Bug 110432

Summary:	dEQP-VK tests running very long time
Product:	Mesa	Reporter:	Tapani Pälli <lemody>
Component:	Drivers/DRI/i965	Assignee:	Tapani Pälli <lemody>
Status:	RESOLVED FIXED	QA Contact:	Intel 3D Bugs Mailing List <intel-3d-bugs>
Severity:	normal
Priority:	medium	CC:	caio.oliveira
Version:	git
Hardware:	Other
OS:	All
Whiteboard:
i915 platform:		i915 features:
Attachments:	callgraph force no unroll heuristics hack slightly refined patch

Description Tapani Pälli 2019-04-15 09:07:21 UTC

Some of the dEQP-VK tests spend a lot of time in compiler. In particular these 2 ones are heavily affected:

dEQP-VK.spirv_assembly.instruction.graphics.8bit_storage.32struct_to_8struct.storage_buffer_sint_geom
dEQP-VK.spirv_assembly.instruction.graphics.8bit_storage.32struct_to_8struct.storage_buffer_uint_geom

Normally with old Mesa take take 2-3 secs to complete but with current git I measured today 38 minutes 43 seconds (!)

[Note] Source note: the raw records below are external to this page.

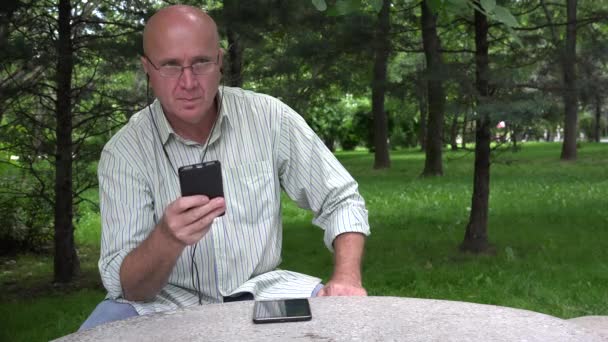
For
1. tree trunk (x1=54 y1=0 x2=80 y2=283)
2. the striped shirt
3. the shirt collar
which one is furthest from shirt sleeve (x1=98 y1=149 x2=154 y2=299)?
tree trunk (x1=54 y1=0 x2=80 y2=283)

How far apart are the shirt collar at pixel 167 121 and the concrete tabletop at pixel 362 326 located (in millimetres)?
680

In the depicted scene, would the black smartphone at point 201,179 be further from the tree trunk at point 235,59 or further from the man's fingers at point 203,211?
the tree trunk at point 235,59

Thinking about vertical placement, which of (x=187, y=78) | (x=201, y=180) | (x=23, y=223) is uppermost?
(x=187, y=78)

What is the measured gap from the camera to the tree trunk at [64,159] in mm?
5520

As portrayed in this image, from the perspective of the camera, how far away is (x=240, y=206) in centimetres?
236

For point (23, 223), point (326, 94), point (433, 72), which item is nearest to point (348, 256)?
point (433, 72)

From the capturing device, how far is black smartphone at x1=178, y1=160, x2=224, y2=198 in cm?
186

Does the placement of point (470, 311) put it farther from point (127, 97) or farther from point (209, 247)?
point (127, 97)

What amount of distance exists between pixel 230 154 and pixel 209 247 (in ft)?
1.04

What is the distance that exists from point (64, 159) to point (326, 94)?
2.62 meters

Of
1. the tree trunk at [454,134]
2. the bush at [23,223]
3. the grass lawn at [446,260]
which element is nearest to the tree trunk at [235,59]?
the grass lawn at [446,260]

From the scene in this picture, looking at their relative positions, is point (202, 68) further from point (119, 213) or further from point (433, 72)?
point (433, 72)

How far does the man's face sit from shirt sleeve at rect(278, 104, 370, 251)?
315 mm

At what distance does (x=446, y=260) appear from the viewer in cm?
648
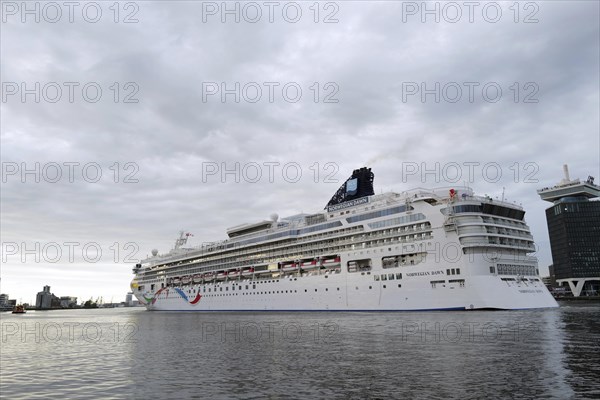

I've bisected this to following commit:

-------------- 8< -----------------------------
commit b031c643491a92a5574c7a4bd659df33f2d89bb6
Author: Ian Romanick <ian.d.romanick@intel.com>
Date:   Thu Jan 17 17:53:40 2019 -0800

    nir: Convert a bcsel with only phi node sources to a phi node
    
    v2: Remove the original ALU instruciton after all of its readers are
    modified to read the new ALU instruction.
    
    v3: Fix an issue where a bcsel that may not be executed on a loop
    iteration due to a break statement is converted to a phi (and therefore
    incorrectly "executed").  Noticed by Tim.
    
    Bugzilla: https://bugs.freedesktop.org/show_bug.cgi?id=109216
    Fixes: 8fb8ebfbb05 ("intel/compiler: More peephole select")
    Reviewed-by: Timothy Arceri <tarceri@itsqueeze.com>

Comment 1 Tapani Pälli 2019-04-15 09:08:51 UTC

I'm assigning this to Ian as bisected commit is his. The issue was noticed with Android CTS where there is a watchdog limit for tests and it is getting hit currently with many dEQP-VK tests, it's most probably this same issue in many of the cases.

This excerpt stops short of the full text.